Chapitres : la règle d'une avance par épisode
Avec l'arc en place, les chapitres deviennent presque mécaniques. La règle qui maintient une série en vie est la suivante : chaque chapitre propose exactement un avancement d’état.
Une percée peut être une décision prise, un obstacle rencontré, un chiffre qui a changé, une découverte, une erreur et sa correction. Le chapitre raconte ce qui a changé depuis le dernier et pourquoi. Il n’essaie pas d’embrasser l’histoire entière, il se concentre sur un seul mouvement et s’y plonge.
Cette discipline résout deux problèmes à la fois. Evitez le chapitre vide, celui qui poste mais ne bouge pas, car vous vous forcez à avoir des progrès à montrer. Et évitez le chapitre pléthorique, celui qui essaie de tout raconter et qui se fatigue, car on se limite à un mouvement à la fois. Une avance par épisode est le bon rythme de digestion pour ceux qui suivent.
Pour bien conclure, chaque chapitre se termine en signalant la prochaine question en suspens : ce qui est encore ouvert, ce qui vient ensuite. C’est là le problème, et il n’y a pas besoin de drame, juste de l’honnêteté sur ce qui n’a pas encore été résolu.
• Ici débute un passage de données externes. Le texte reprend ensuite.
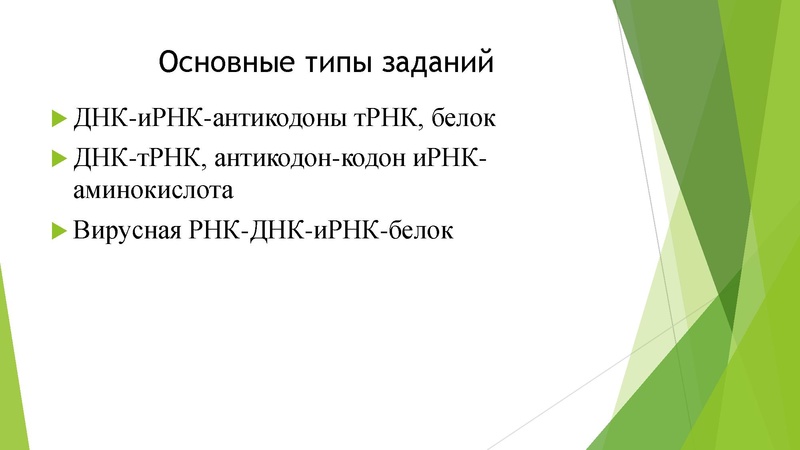 Основные типы заданий

ДНК-иРНК-антикодоны тРНК, белок

ДНК-тРНК, антикодон-кодон иРНК-аминокислота

Вирусная РНК-ДНК-иРНК-белок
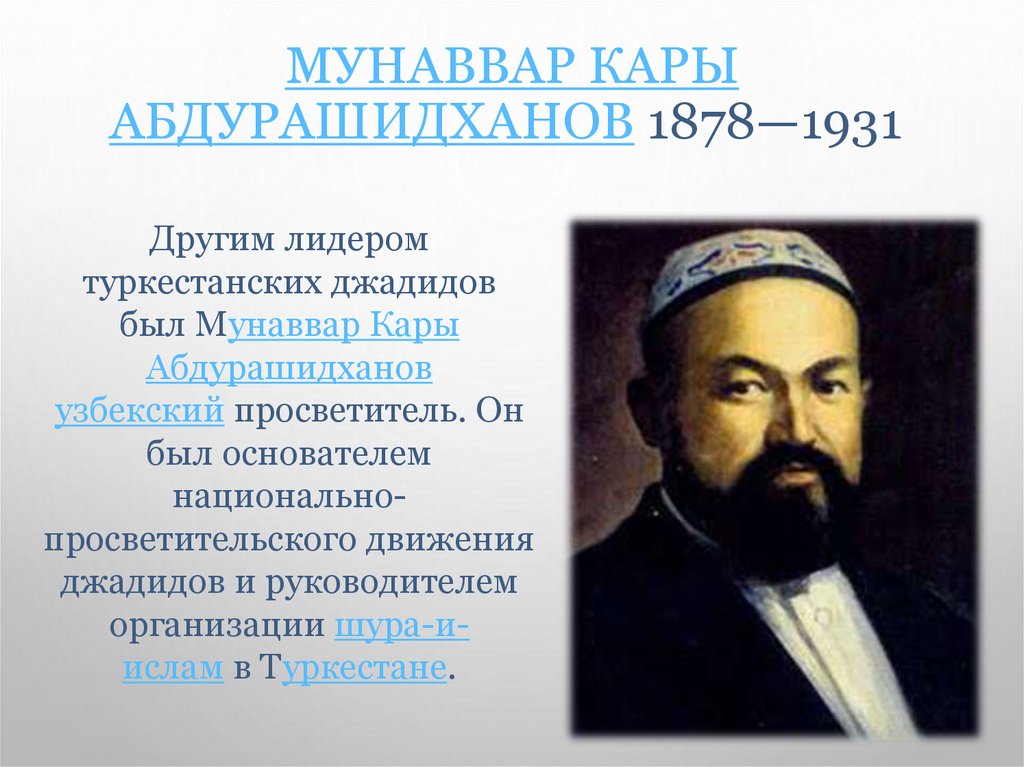 МУНАВВАР КАРЫ АБДУРАШИДХАНОВ 1878—1931

Другим лидером туркестанских джадидов был Мунаввар Кары Абдурашидханов узбекский просветитель. Он был основателем национально-просветительского движения джадидов и руководителем организации шура-и-ислам в Туркестане.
Rythme : la cohérence bat la fréquence
La question de savoir à quelle fréquence publier est la plus déroutante. La réponse stratégique est contre-intuitive : la fréquence compte moins que la prévisibilité.
Une série qui sort tous les mardis, sans faute, crée une habitude à suivre même si elle est hebdomadaire. Une série qui sort trois fois par semaine et disparaît pendant un mois ne crée aucune habitude, quel que soit le volume qu'elle avait à son apogée. Le cerveau du public est organisé autour des attentes, et celles-ci nécessitent de la régularité.
C'est pourquoi il est conseillé de choisir le rythme le plus lent que vous êtes sûr de pouvoir maintenir, et non le rythme le plus rapide que vous puissiez gérer lors de votre meilleure journée. Il vaut mieux promettre un peu et tenir que promettre beaucoup et échouer. Chaque chapitre qui ne sort pas au rythme convenu brise un peu la confiance que la série avait bâtie. Documenter dans le domaine public fonctionne mieux lorsque le public peut compter sur vous, et cela est directement lié à la logique de construire en public de manière durable.
Ne forcez pas la fin
Un curieux piège : l’obsession du résultat parfait. Les gens s'accrochent à la série parce qu'ils veulent qu'elle se termine sur une bonne note et finissent soit par l'abandonner, soit par inventer une fin artificielle.
Une véritable série de projets n’a pas besoin d’une fin de feuilleton. Les vrais projets se terminent rarement proprement. Ils entrent dans une nouvelle phase, changent d’objectif, se transforment. La meilleure « fin » est généralement un revirement net suivi de l’ouverture de l’arc suivant : le produit est lancé, et maintenant la phase de croissance commence ; l'entreprise a ouvert ses portes et c'est maintenant la première année.
Forcer une issue dramatique là où la vie n’en a pas apporté semble faux, et le mensonge est ce qui ronge le plus une série honnête. Laissez l'arc se terminer là où il se termine naturellement, et s'il y a une continuation, commencez l'arc suivant. Le public préfère une vérité inachevée à un mensonge étroitement lié.
Un plan minimum pour la première année
Pour tout ramener à un point de départ concret : choisissez un vrai projet qui durera au moins deux ou trois mois. Écrivez une phrase pour l'objectif et ce qui est en jeu, c'est votre arc. Fixez un rythme que vous pouvez maintenir confortablement. Et publiez le premier chapitre cette semaine, en nous disant où vous en êtes et ce que vous faites.
Ne préparez pas toute la série dans votre tête avant de commencer. Le chapitre deux découle de l’exécution du chapitre un. La structure est là précisément pour que vous puissiez commencer sans que tout soit prêt.
Ouvrez le document maintenant et écrivez votre phrase d'arc. C’est la seule étape qui sépare ceux qui parlent de faire une série de ceux qui la font.